/---

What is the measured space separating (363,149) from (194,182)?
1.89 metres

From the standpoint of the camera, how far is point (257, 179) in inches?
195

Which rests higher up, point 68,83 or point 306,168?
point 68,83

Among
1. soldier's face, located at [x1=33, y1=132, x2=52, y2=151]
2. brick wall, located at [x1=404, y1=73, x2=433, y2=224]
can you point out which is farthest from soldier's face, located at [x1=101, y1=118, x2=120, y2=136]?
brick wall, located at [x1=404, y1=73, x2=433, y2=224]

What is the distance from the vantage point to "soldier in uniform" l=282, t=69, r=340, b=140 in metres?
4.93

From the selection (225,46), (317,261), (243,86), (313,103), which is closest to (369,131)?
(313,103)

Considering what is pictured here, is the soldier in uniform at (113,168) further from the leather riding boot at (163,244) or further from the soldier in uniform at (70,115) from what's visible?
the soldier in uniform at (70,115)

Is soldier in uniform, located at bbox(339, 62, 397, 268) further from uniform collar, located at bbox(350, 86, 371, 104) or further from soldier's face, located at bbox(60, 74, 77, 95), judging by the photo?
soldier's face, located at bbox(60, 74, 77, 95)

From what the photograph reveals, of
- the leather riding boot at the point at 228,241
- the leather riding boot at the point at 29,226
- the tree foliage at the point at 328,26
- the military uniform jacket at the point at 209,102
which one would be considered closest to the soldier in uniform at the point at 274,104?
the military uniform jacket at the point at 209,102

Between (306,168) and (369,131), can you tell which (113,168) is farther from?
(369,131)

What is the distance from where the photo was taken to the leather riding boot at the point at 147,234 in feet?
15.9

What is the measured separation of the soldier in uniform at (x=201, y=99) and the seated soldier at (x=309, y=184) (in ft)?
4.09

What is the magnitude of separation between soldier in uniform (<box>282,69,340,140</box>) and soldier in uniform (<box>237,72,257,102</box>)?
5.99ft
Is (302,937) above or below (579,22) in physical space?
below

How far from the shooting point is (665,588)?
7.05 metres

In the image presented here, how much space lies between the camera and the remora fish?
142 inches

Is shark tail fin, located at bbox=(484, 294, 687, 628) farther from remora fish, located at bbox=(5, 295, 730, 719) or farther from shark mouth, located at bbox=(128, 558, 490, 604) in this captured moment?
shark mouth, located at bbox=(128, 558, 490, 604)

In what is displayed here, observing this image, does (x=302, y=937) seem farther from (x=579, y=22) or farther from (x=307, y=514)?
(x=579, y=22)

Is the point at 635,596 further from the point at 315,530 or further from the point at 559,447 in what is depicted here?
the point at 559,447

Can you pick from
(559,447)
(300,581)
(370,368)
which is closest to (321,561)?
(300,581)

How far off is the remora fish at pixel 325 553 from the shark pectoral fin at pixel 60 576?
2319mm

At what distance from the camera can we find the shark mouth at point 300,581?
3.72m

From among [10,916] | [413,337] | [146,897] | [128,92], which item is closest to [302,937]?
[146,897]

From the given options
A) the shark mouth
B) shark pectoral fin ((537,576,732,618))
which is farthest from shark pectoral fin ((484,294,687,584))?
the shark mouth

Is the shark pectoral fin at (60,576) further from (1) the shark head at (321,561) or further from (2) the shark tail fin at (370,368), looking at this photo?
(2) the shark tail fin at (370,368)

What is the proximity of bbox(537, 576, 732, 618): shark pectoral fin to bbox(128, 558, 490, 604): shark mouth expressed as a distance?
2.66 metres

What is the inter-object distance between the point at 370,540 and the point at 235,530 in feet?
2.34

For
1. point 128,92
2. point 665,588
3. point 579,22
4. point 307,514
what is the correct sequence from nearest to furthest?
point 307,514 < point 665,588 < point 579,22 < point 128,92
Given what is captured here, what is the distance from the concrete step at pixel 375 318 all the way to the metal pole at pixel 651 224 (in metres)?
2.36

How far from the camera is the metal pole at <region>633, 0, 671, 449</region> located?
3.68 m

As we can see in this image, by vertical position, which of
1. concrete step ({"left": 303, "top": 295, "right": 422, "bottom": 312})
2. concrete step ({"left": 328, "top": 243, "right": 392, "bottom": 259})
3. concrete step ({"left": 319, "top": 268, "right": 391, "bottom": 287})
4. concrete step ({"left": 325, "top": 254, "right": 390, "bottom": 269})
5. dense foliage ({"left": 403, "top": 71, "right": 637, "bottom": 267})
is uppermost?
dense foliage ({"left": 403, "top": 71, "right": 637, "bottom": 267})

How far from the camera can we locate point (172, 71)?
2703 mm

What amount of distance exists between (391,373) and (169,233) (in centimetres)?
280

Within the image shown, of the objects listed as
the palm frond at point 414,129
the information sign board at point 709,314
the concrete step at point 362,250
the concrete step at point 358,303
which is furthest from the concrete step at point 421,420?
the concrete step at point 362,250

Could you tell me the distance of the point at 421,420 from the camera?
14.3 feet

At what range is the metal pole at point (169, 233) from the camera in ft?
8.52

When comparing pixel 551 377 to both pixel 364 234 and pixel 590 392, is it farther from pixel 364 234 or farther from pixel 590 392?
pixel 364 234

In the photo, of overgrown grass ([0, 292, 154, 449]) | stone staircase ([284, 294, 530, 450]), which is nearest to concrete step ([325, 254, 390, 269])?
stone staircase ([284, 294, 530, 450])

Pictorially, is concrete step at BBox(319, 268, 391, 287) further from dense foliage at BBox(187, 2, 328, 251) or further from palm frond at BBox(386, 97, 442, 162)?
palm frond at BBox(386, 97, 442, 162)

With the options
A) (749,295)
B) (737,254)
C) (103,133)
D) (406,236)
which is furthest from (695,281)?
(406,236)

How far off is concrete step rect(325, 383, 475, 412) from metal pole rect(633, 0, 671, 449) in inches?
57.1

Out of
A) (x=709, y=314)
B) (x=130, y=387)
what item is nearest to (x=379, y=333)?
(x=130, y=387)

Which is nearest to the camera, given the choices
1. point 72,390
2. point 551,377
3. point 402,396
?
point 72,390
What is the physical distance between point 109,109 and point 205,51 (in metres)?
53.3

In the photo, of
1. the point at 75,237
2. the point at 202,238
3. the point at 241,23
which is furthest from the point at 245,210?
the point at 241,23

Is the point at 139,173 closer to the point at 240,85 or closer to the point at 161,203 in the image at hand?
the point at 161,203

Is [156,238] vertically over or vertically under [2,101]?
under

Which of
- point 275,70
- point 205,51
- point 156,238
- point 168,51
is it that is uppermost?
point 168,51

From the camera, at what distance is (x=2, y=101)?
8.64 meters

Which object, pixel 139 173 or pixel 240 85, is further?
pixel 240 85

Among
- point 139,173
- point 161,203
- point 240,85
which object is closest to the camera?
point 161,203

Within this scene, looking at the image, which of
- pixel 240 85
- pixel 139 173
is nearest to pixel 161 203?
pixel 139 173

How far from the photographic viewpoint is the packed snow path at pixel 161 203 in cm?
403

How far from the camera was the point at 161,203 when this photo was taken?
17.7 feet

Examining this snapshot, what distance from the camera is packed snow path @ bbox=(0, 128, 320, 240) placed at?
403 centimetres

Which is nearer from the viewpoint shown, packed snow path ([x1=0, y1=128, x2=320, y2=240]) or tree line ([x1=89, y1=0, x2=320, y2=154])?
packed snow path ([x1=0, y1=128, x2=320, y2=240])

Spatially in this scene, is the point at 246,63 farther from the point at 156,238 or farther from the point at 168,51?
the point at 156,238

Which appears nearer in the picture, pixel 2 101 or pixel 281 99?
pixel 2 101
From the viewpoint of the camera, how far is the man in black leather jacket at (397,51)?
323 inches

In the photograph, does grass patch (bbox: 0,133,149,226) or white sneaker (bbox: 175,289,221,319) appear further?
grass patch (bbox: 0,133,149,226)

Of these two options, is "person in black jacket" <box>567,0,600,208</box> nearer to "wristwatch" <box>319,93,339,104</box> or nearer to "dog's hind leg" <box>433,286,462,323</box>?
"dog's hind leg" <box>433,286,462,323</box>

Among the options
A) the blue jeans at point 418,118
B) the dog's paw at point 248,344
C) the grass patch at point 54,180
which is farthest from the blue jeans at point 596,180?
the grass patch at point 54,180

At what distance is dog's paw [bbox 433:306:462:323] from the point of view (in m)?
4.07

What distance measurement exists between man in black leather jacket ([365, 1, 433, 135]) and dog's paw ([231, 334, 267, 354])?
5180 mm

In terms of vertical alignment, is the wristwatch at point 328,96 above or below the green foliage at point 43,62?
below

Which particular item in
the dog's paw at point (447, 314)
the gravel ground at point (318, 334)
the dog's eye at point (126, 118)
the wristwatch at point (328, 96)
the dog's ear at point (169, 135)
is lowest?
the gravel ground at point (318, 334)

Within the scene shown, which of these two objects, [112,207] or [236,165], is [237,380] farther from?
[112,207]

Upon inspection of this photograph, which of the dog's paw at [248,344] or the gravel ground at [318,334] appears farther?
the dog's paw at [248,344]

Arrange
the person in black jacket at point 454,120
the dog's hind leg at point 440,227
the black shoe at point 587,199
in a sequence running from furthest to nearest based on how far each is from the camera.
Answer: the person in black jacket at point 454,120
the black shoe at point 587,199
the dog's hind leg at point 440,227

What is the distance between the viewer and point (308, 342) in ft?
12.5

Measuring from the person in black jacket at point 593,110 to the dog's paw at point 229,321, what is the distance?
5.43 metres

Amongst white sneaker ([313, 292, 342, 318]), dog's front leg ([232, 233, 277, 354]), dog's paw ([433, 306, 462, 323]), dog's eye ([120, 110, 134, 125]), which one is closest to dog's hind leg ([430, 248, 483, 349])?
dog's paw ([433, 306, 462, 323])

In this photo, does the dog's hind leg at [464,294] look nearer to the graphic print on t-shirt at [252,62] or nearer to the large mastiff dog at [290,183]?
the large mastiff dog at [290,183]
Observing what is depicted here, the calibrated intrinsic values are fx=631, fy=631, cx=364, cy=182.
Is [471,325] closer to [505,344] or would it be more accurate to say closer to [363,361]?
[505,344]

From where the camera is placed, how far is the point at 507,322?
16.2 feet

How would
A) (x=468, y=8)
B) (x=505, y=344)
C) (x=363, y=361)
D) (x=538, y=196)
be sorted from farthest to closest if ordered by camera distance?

\---

* _Exercise requirements_
Give back, unchanged, every line from the one with "What is the distance between" to the end of the entries above.

* _Solution to the problem_
What is the distance between the viewer and point (308, 342) in ft?
12.5

Measuring from the person in black jacket at point 593,110 to the dog's paw at point 229,321, what is the distance?
5.43 metres

Amongst white sneaker ([313, 292, 342, 318]), dog's front leg ([232, 233, 277, 354]), dog's paw ([433, 306, 462, 323]), dog's eye ([120, 110, 134, 125]), which one is closest to dog's hind leg ([430, 248, 483, 349])?
dog's paw ([433, 306, 462, 323])

In this photo, does the dog's hind leg at [464,294] look nearer to the graphic print on t-shirt at [252,62] or nearer to the large mastiff dog at [290,183]?
the large mastiff dog at [290,183]
Observing what is depicted here, the calibrated intrinsic values are fx=631, fy=631, cx=364, cy=182.
Is [471,325] closer to [505,344] or would it be more accurate to say closer to [363,361]?
[505,344]

From where the camera is placed, how far is the point at 507,322?
16.2 feet

How would
A) (x=468, y=8)
B) (x=505, y=344)
C) (x=363, y=361)
D) (x=538, y=196)
be sorted from farthest to closest if ordered by camera distance?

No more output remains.